__INPUT DATA__:
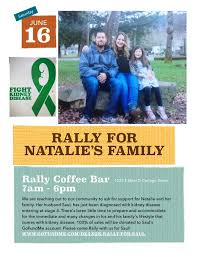 *some restrictions apply, see coupon for details. Rally Coffee Roasters Home Facebook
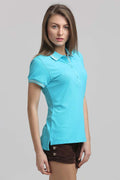 Forward Embroidery Polo T-Shirt - MODA ELEMENTI
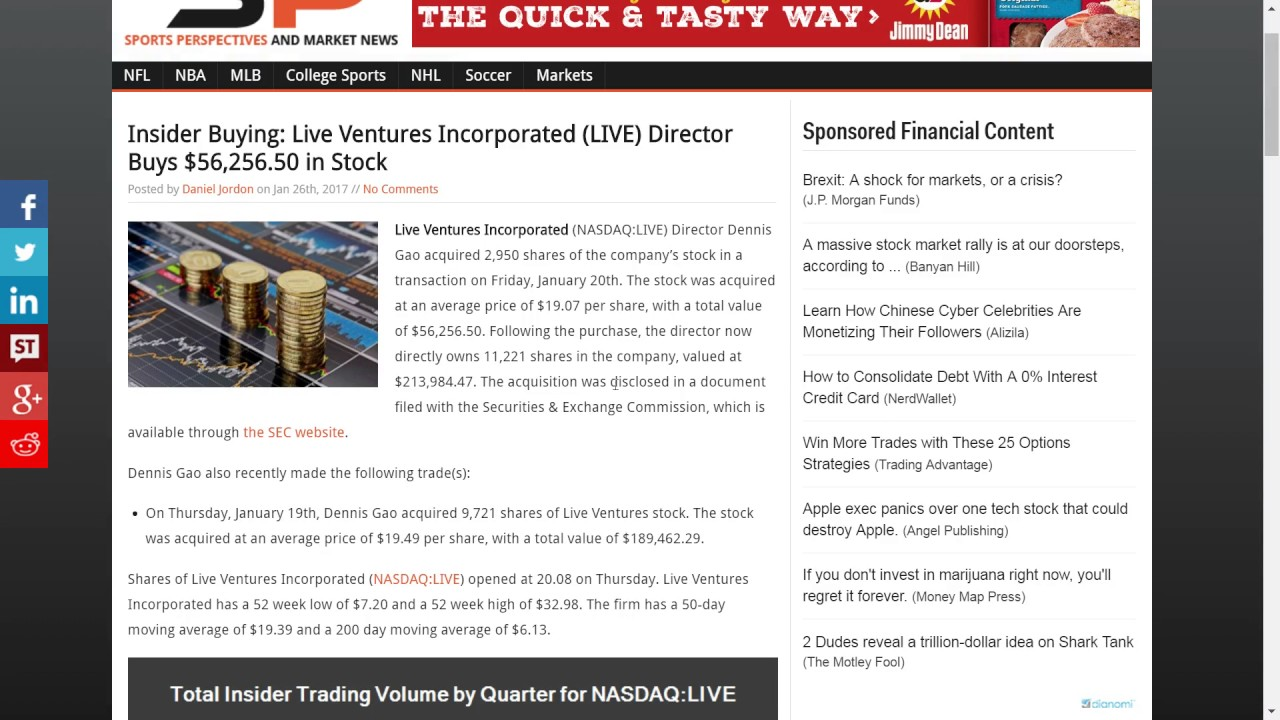 LIVE Stock News: Live Ventures Scalp, or Long term, Acquistions Stock Options, Securities Issues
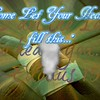 """""""Come and let your Healing fill this…""""<br /> <a href=""""https://youtu.be/_GLwgki6g-w"""">https://youtu.be/_GLwgki6g-w</a><br /> <br /> <a href=""""https://creativemusicartsy.wordpress.com/2016/05/14/music-prayer-come-and-let-your-healing-fill-this/"""">https://creativemusicartsy.wordpress.com/2016/05/14/music-prayer-come-and-let-your-healing-fill-this/</a><br /> <br /> <a href=""""https://www.facebook.com/SalPhotoVideography/photos/a.780611395287068.1073741907.443035202378024/1220734981274705/?type=3&theater"""">https://www.facebook.com/SalPhotoVideography/photos/a.780611395287068.1073741907.443035202378024/1220734981274705/?type=3&theater</a>"""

__YOUR INSTRUCTIONS__:
Starting with the opening line of the listing, write out each line exactly until the line that contains "LIVE Stock News: Live" has been included; skip the pictures.

__RESULT OF THIS TASK__:
 *some restrictions apply, see coupon for details. Rally Coffee Roasters Home Facebook
 Forward Embroidery Polo T-Shirt - MODA ELEMENTI
 LIVE Stock News: Live Ventures Scalp, or Long term, Acquistions Stock Options, Securities Issues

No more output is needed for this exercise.